Written by: Michael Den Boer on December 12th, 2016
BluRay released: November 28th, 2016 (UK) / December 13th, 2016 (USA)
Approximate running times: 97 Minutes (Theatrical Cut), 101 Minutes (Pre-Release Version)
Aspect Ratios: 1.85:1 Widescreen / 1080 Progressive / MPEG-4 AVC (Both Versions) & 1.37:1 Aspect Ratio / 1080 Progressive / MPEG-4 AVC (Both Versions)
Sound: LPCM Mono English
Subtitles: English SDH
BluRay Release: Arrow Video USA
Region Coding: Region A,B / Region 1,2 NTSC
Retail Price: $39.95 (USA) / £17.99 (UK)
Synopsis: Reno Miller is a down and out artist that is desperately trying to finish a painting that he is working on before his landlord evicts him for not paying his rent. To make matter worse Reno has two roommates who have been making way too many long distance calls and now the phone is being disconnected since he neglected to pay off what he owes. Reno works night and day on what he feels is going to be his greatest work as a painter. More bad news in the form of Punk band that has recently moved in downstairs and they practice night and day. Unable to concentrate and finish his painting due to the loud music from his neighbors’ Reno quickly becomes unstable. Reno acquires a Porto-Pak to help him power his drill and then he stalks the streets of New York in search of the homeless who he then kills with his power drill.
Abel Ferrara is not a conventional filmmaker by any means. His films are gritty depictions of New York City in its rawest form. His is virtually a one man show as he has not only directed but written, acted and edited many of his films including The Driller Killer as film which first gained notoriety as a video nasty in England in the early 1980’s. Despite obtaining the video nasty tag this film is surprisingly tame when it comes to violent content. Nothing about The Driller Killer is polished and in fact it is this rough around the edges look that makes what is going on during the film so compelling. The plot is average at best and it even feels padded with scenes that include the punk rock band in the film. Ferrara’s direction does manage to crack out some really impressive shots despite the films lack of budget and time constraints.
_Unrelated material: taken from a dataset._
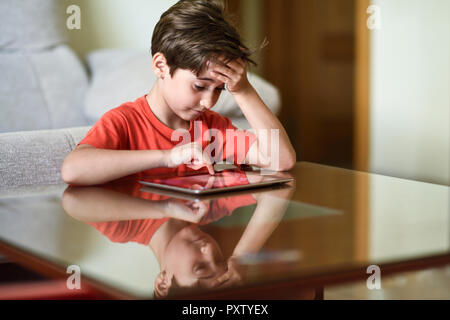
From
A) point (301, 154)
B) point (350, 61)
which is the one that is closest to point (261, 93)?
point (350, 61)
Acting wise none of the performers really stood out or caught my attention except Abel Ferrara who plays the films lead character Reno Miller under the pseudonym Jimmy Laine. Ferrara is intense through out and even in his characters lowest moments he manages to gain is just a little of my sympathy. Abel Ferrara is a maniac through out the film and it is obvious that he is enjoying this role he is playing. There is something fascinating about this film despite its flaws as it moves along at a brisk pace. There is a few similarities Martin Scorsese’s Taxi Driver most notably in how one the scene’s in The Driller Killer is edited. The Driller Killer is an interesting cult film oddity that opens with an appropriate message that says that this film should be played loud and of course they are right. Ultimately The Driller Killer is a tale about a man who fear of becoming what he most despises drives him to murder.
The Driller Killer comes on a 50 GB dual layer BluRay and both versions are flagged for progressive playback. This release comes with two versions of the film and there are also two aspect ratios 1.37:1 and 1.85:1, offered for each version. For this release a brand new 4k master was created from the film’s original camera negative and the end result is easily the best this film has ever looked on home video. Grain remains intact and there are no issues with DNR or compression.
This release comes with one audio option, a LPCM mono mix in English and included with this release are removable English SDH subtitles. The disclaimer before the film sums up this film audio mix, “This Film Should be Played Loud”. The audio sounds clean, clear and balanced.
Extras for this release include, a trailer for the film (32 seconds), an interview with director Abel Ferrara titled Laine and Abel: An Interview with the Driller Killer (17 minutes 31 seconds), a visuals essay titled Willing and Abel: Ferraraology 101 (34 minutes 19 seconds), a documentary titled Mulberry St. (87 minutes 52 seconds) and an informative audio commentary with Abel Ferrara and Brad Stevens author of Abel Ferrara: The Moral Vision. And this audio commentary is a more focused track than the audio commentary track that appeared on previous home video releases.
Topics discussed in the interview with Abel Ferrara include, cinema influences, film school and his early attempts at filmmaking, adult cinema and why he only made one film in that genre, Nicolas Ray, The Texas Chain saw Massacre, The Driller Killer, his approach to filmmaking and his thoughts about the film.
The documentary titled Mulberry St. is essentially an in-depth look about the location that has been featured prominently in the majority of Abel Ferrara’s films.
Rounding out the extras is a reversible cover art and a twenty-eight-page booklet with cast and crew info for The Driller Killer, an essay titled All Around, In the City written by Michael Pattison, crew info for Mulberry St., an essay titled The Memory of Reality written by Brad Stevens and information about the transfer. Also included with this release is a DVD that has the same content included on the Blu-Ray included as part of this combo release. Overall The Driller Killer gets an exceptional release from Arrow Video, highly recommended.